Hi, my name is Maggie, and I’m a closet hippie.
Look carefully, and clues of my secret om-shanti lifestyle will poke through my sequinned exterior.
Like little green tendrils sprouting through the earth, a sneaky Birkenstock, stashed yoga mat, or whiff of patchouli may hint at my alternative inclinations.
But one realm of my world that really gives the game away is my kitchen.
Jars of organic macadamia and cacao spread hide behind jars of coconut oil, whilst little pots of wildly growing herbs torment my neat-freak boyfriend.
And it’s about to get a whole lot wilder, because I just found out that I can GROW FOOD FROM MY BIN.
It all began when I saw an article that's doing the rounds online today, which demonstrates how you can grow a pineapple from....a pineapple.
Anyway, it reminded me of a post I saw on one of my favourite food blogger's Instagram account a while back.
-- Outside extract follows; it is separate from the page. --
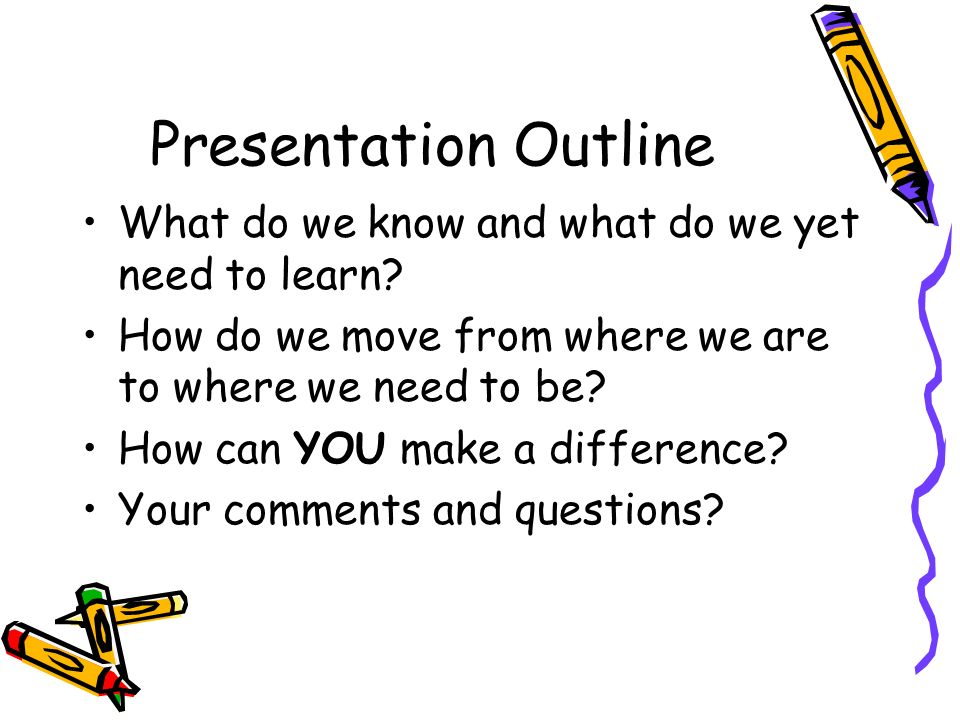 Presentation Outline What do we know and what do we yet need to learn.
She's a lovely vegan, and out-and-proud hippie named 'Wholy Goodness' who makes beautiful things with food.
The post I was thinking of was in set in her Berlin kitchen, where she was performing some kind of horticultural witchcraft.
Wholy Goodness was growing an avocado from an avocado pip.
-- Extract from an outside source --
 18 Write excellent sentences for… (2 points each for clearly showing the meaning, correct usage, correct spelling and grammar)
Hey everyone ????☺ This is for all of you who have attempted to grow avocado plants from stones, and ended up throwing them out in despair, thinking your stones must have been duds. I started these three at the same time - in Feb. They took forever, but finally earlier this month two of them were ready to plant, and since putting them in soil they are getting larger every day. The third little guy took a bit longer. He had big strong roots before any green came out of the top. But now, there are two little green guys growing out of him and I will plant him later today. Hooray for growing plants out of veggie scraps. On another note, thank you to all the Berliners who entered my competition to win a dinner party. I will drop the winner out of a hat this evening, just in case there are any last minute entries. ????????????
And so my descent into the depths of DIY internet tips began.
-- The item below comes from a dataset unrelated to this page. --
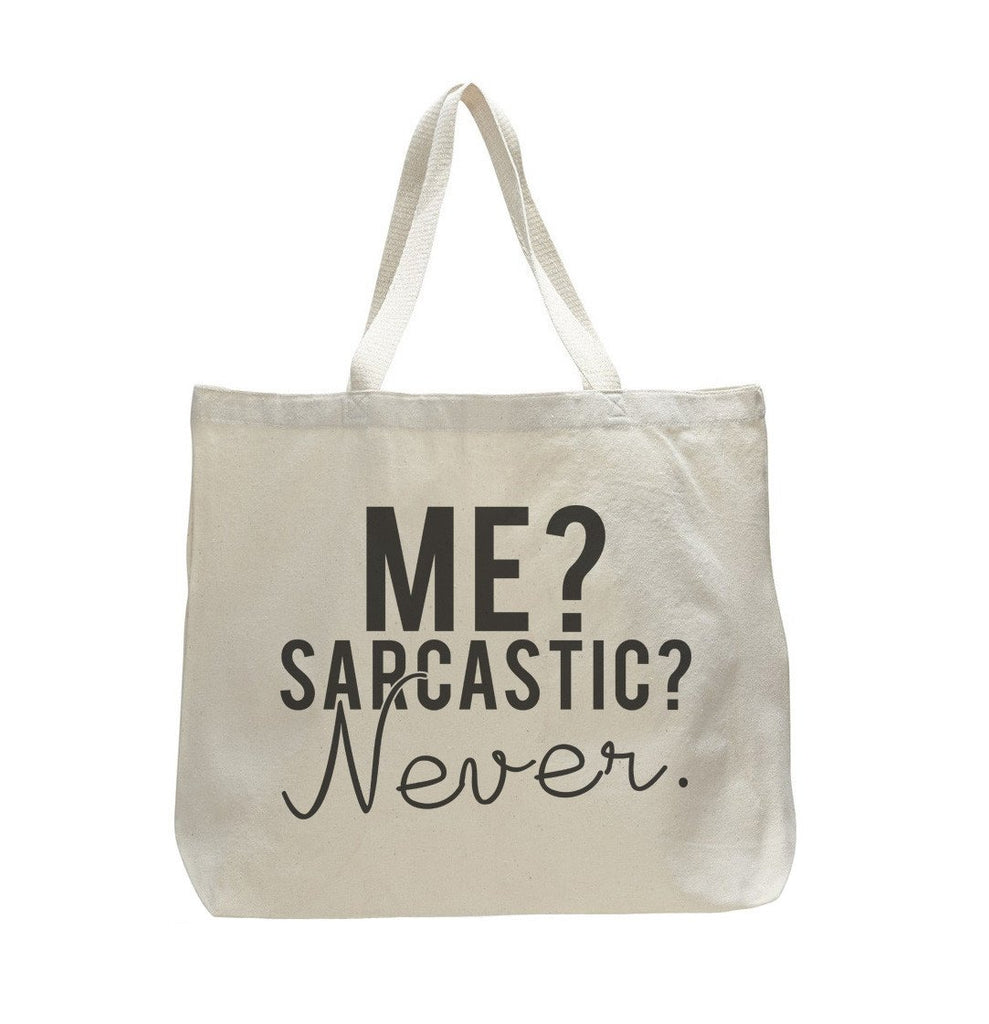 Me? Sarcastic? Never. - Trendy Natural Canvas Bag - Funny and Unique - Tote Bag Funny Shirt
With the haunting image of my oh-so-wasteful potato scrap/zucchini skin/orange pip-filled bin circling my imagination, I thought I would take a peek into the possibilities of Bin Gardening.
I gingerly typed into Google, 'growing food from scraps'.
The results were astounding. You could grow everything from lettuce to lemongrass, sprouts to sweet potatoes, ginger, apples, pumpkins, mushrooms, and more! It was like some kind of natural 3D printing machine!
And it was easy - most of the fruit and veggies only required being suspended in a small dish of water for a few days before settling into the new home of potted soil.
From here, they will link arms with Mother Nature and jig and jive until they spawn a magical miniature version of themselves.
MAGICAL DANCING VEGETABLES.
My closeted hippie squealed in delight. No longer would I have to pay double digits for a bag of organic mushrooms, or promise my first born for a handful of organic ginger. I will be a one-man, singin', dancin', sproutin' vegetable farm!
For example, why don't you...
MAKE AN ONION
- Cut the root of the onion off and make sure that you leave about a half an inch of onion when you do.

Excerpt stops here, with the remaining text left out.